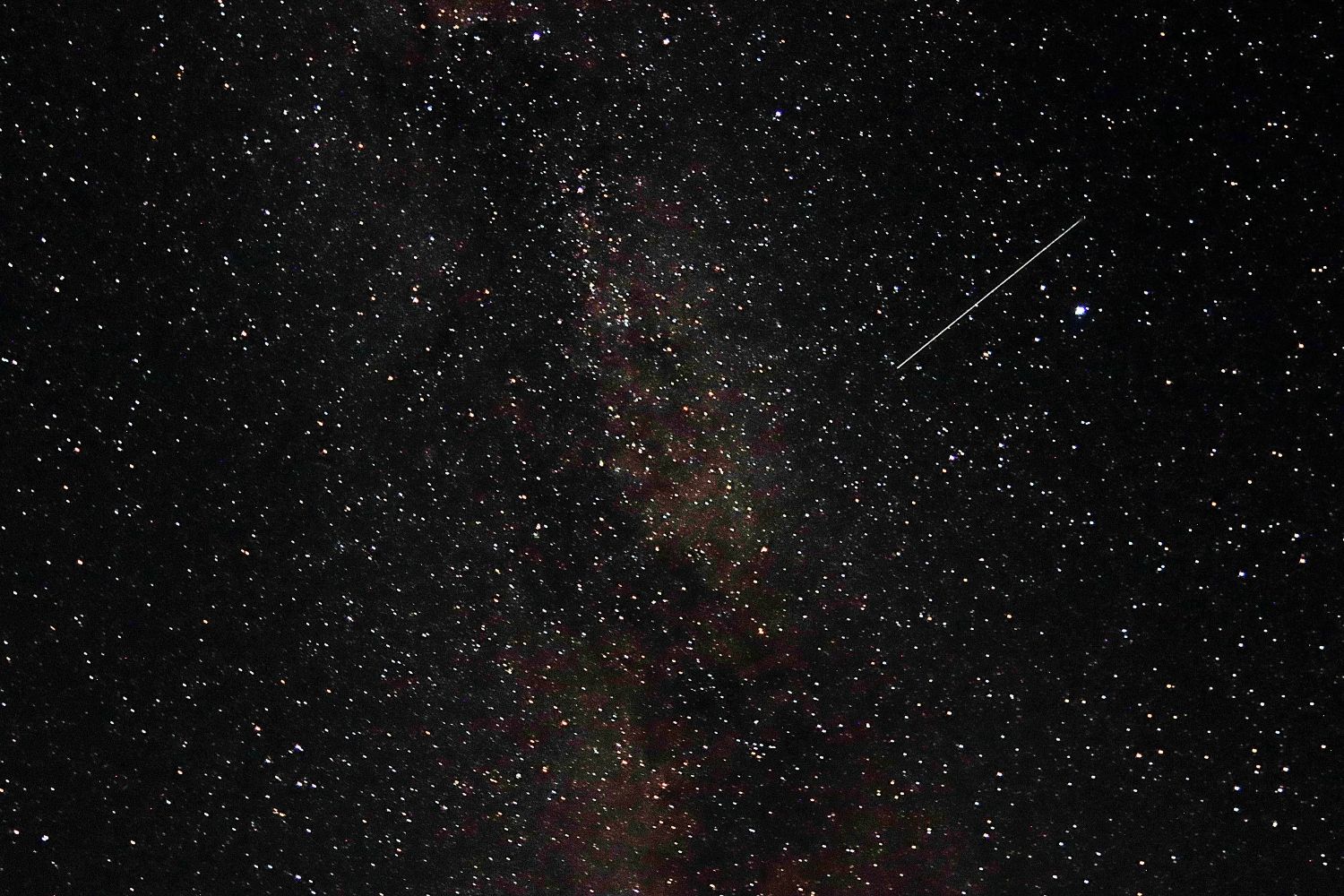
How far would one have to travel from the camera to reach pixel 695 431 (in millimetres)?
485

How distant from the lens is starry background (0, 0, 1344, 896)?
17.7 inches

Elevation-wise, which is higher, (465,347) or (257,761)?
(465,347)

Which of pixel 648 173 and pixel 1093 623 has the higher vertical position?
pixel 648 173

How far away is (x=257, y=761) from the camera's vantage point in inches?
21.6

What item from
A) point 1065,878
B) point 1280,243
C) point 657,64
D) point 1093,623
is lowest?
point 1065,878

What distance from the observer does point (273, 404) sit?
1.66 ft

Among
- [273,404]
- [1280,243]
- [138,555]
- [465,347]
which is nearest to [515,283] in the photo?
[465,347]

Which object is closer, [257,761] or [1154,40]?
[1154,40]

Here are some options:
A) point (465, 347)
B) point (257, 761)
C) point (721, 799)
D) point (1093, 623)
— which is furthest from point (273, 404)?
point (1093, 623)

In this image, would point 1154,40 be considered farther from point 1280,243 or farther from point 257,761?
point 257,761

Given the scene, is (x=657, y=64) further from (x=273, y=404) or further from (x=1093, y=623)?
(x=1093, y=623)

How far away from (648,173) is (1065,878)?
1.61ft

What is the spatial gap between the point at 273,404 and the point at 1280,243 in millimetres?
578

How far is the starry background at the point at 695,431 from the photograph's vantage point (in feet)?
1.48
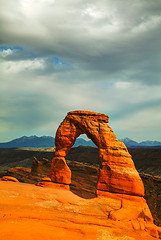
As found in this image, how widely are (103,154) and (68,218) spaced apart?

○ ○ ○ ○ ○

What to work on
Could you set down every one of the records above word for word, leaving out the pictures?

Full output
How far would one have to travel from the camera to reach pixel 695 431 (in millimetres)?
485

How distant from the lens is starry background (0, 0, 1344, 896)?
17.7 inches

Elevation-wise, which is higher, (465,347) or (257,761)?
(465,347)

Which of pixel 648 173 and pixel 1093 623 has the higher vertical position?
pixel 648 173

How far away is (x=257, y=761) from the camera's vantage point in inches?
21.6

What item from
A) point 1065,878
B) point 1280,243
C) point 657,64
D) point 1093,623
is lowest?
point 1065,878

What distance from the observer does point (273, 404) sit?
1.66 ft

Among
- [273,404]
- [1280,243]
- [138,555]
- [465,347]
which is nearest to [515,283] in the photo?
[465,347]

Which object is closer, [257,761] or [1154,40]?
[1154,40]

Here are some options:
A) point (465, 347)
B) point (257, 761)
C) point (721, 799)
D) point (1093, 623)
— which is furthest from point (273, 404)?
point (1093, 623)

In this image, would point 1154,40 be considered farther from point 1280,243 or farther from point 257,761?
point 257,761

Given the scene, is (x=657, y=64) further from (x=273, y=404) or further from (x=1093, y=623)?
(x=1093, y=623)

How far away from (648,173) is (1065,878)?
1.61ft

What is the spatial gap between the point at 273,404 and the point at 1280,243 in millimetres?
578

How far is the starry background at the point at 695,431 from the photograph's vantage point (in feet)?
1.48
As found in this image, how widely are (103,154) and (68,218) spaced apart?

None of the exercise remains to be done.